Memory problem using dada2 in amazon web services AMI

ese · May 8, 2020, 2:03pm

I am trying to use qiime as installed in aws (version qiime2-2019.10, I also tried version 2020, and gives the same error). When I try to run the dada2 I always get a message saying that it cannot allocate memory, even using just a few samples for testing (6 samples 200000 16S rRNA seqs). I used the same command in a Mac, and it was no problem. Does this mean that the dada2 cannot be used with qiime2 in AWS? Also deblur gives another error (‘Cannot index database file %s’ % db), so denoising seems not possible to run using the community AMI in AWS. Command and verbose message:

qiime dada2  denoise-paired --i-demultiplexed-seqs /home/qiime2/seqs.qza --p-trim-left-f 0 --p-trim-left-r 0 --p-trunc-len-f 240 --p-trunc-len-r 220 --p-max-ee-f 2 --p-max-ee-r 2 --p-trunc-q 2 --p-chimera-method consensus --p-min-fold-parent-over-abundance 1 --p-n-threads 0 --p-n-reads-learn 10000000 --p-hashed-feature-ids --o-table /home/qiime2/data/red_table.qza --o-representative-sequences /home/qiime2/repseqs.qza --o-denoising-stats /home/qiime2/denoisestats.qza --verbose
Running external command line application(s). This may print messages to stdout and/or stderr.
The command(s) being run are below. These commands cannot be manually re-run as they will depend on temporary files that no longer exist.

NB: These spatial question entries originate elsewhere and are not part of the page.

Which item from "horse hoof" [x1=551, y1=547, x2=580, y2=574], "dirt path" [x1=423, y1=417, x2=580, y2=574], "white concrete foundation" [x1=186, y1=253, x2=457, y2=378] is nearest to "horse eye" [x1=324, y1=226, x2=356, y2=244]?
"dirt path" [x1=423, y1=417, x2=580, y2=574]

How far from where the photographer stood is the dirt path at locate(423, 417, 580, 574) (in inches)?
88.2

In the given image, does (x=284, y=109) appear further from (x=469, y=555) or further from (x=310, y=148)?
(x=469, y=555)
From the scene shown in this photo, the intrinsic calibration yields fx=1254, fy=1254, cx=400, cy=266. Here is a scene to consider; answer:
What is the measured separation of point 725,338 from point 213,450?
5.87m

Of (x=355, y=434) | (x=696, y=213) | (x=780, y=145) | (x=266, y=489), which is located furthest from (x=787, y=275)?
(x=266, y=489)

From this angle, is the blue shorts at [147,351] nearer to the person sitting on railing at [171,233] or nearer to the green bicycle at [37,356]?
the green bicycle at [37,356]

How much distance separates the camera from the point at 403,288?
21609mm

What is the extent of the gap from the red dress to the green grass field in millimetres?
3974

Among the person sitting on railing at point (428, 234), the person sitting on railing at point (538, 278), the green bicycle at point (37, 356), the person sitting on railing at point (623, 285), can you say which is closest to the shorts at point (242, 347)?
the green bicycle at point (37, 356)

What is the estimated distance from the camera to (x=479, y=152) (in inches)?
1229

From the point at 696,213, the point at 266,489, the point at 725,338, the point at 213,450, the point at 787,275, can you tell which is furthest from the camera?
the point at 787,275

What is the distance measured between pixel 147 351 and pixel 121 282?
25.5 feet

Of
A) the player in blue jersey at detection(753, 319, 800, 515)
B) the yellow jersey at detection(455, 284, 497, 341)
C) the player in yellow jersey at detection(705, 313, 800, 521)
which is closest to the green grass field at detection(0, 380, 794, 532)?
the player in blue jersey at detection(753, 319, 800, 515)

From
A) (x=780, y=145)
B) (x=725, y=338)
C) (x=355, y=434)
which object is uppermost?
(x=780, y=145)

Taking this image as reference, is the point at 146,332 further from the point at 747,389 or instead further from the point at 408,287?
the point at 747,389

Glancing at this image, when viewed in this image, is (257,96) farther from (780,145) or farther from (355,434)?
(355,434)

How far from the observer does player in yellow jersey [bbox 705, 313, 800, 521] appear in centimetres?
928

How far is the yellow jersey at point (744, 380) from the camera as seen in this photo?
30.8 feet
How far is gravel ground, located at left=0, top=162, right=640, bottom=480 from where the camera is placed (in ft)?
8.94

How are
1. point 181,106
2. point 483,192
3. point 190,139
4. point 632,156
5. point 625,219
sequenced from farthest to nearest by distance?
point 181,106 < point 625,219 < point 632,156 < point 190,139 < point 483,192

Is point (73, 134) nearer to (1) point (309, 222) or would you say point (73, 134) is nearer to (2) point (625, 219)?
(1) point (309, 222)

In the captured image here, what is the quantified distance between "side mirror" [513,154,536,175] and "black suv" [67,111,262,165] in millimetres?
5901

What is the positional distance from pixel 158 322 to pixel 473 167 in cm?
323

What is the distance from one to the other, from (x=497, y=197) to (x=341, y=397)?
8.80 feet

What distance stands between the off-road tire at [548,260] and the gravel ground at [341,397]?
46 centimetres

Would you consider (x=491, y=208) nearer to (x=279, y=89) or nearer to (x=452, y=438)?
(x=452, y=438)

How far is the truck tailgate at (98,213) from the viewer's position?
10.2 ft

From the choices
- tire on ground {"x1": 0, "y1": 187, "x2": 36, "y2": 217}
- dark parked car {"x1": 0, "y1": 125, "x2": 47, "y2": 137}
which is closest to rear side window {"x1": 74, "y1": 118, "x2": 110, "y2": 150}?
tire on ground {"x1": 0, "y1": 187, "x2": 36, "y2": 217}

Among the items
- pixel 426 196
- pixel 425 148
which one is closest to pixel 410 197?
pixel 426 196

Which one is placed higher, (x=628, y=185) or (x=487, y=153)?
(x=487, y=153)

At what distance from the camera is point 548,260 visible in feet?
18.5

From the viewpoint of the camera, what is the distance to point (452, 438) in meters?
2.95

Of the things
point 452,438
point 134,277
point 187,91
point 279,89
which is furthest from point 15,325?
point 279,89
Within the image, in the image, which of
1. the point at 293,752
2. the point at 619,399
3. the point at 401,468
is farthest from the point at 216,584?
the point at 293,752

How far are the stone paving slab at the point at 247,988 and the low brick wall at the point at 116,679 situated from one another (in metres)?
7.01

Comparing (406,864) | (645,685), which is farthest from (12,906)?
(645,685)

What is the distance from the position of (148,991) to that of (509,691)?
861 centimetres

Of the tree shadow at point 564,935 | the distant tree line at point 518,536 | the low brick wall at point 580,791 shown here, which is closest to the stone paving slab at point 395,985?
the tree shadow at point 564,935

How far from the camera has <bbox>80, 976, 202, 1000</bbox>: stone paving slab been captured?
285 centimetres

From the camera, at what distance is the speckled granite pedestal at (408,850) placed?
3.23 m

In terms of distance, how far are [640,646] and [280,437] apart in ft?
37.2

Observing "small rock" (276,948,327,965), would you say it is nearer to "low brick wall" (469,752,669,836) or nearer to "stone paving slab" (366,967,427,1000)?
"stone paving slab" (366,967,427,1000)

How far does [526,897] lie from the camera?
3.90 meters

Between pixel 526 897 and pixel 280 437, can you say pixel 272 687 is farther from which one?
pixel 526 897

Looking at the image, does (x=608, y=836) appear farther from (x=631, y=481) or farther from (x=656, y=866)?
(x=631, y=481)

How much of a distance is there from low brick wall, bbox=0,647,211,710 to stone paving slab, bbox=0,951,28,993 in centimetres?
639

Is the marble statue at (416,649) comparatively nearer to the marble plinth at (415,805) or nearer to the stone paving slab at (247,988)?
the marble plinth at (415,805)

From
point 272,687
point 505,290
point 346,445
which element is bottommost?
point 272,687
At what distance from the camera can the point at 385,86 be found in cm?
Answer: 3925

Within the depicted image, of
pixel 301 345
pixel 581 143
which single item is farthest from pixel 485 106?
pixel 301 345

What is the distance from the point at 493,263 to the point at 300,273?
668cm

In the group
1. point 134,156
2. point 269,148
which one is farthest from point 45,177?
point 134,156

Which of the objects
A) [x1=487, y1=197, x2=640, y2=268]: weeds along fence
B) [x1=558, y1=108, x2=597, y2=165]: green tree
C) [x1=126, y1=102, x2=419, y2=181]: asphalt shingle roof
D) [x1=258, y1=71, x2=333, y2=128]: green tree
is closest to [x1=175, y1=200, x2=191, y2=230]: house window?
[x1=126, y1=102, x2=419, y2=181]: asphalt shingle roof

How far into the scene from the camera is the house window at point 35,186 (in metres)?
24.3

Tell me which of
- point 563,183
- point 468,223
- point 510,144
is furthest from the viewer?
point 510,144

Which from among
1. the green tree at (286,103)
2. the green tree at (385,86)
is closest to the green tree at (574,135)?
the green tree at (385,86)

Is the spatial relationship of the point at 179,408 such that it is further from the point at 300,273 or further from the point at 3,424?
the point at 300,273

Command: run_dada_paired.R /tmp/tmpq0_zr8zd/forward /tmp/tmpq0_zr8zd/reverse /tmp/tmpq0_zr8zd/output.tsv.biom /tmp/tmpq0_zr8zd/track.tsv /tmp/tmpq0_zr8zd/filt_f /tmp/tmpq0_zr8zd/filt_r 240 220 0 0 2.0 2.0 2 consensus 1.0 0 10000000

R version 3.5.1 (2018-07-02) 
Loading required package: Rcpp
DADA2: 1.10.0 / Rcpp: 1.0.2 / RcppParallel: 4.4.4 
1) Filtering Error: cannot allocate vector of size 95.4 Mb
Execution halted
Warning message:
system call failed: Cannot allocate memory 
Traceback (most recent call last):
  File "/home/qiime2/miniconda/envs/qiime2-2019.10/lib/python3.6/site-packages/q2_dada2/_denoise.py", line 257, in denoise_paired
    run_commands([cmd])
  File "/home/qiime2/miniconda/envs/qiime2-2019.10/lib/python3.6/site-packages/q2_dada2/_denoise.py", line 36, in run_commands
    subprocess.run(cmd, check=True)
  File "/home/qiime2/miniconda/envs/qiime2-2019.10/lib/python3.6/subprocess.py", line 418, in run
    output=stdout, stderr=stderr)
subprocess.CalledProcessError: Command '['run_dada_paired.R', '/tmp/tmpq0_zr8zd/forward', '/tmp/tmpq0_zr8zd/reverse', '/tmp/tmpq0_zr8zd/output.tsv.biom', '/tmp/tmpq0_zr8zd/track.tsv', '/tmp/tmpq0_zr8zd/filt_f', '/tmp/tmpq0_zr8zd/filt_r', '240', '220', '0', '0', '2.0', '2.0', '2', 'consensus', '1.0', '0', '10000000']' returned non-zero exit status 1.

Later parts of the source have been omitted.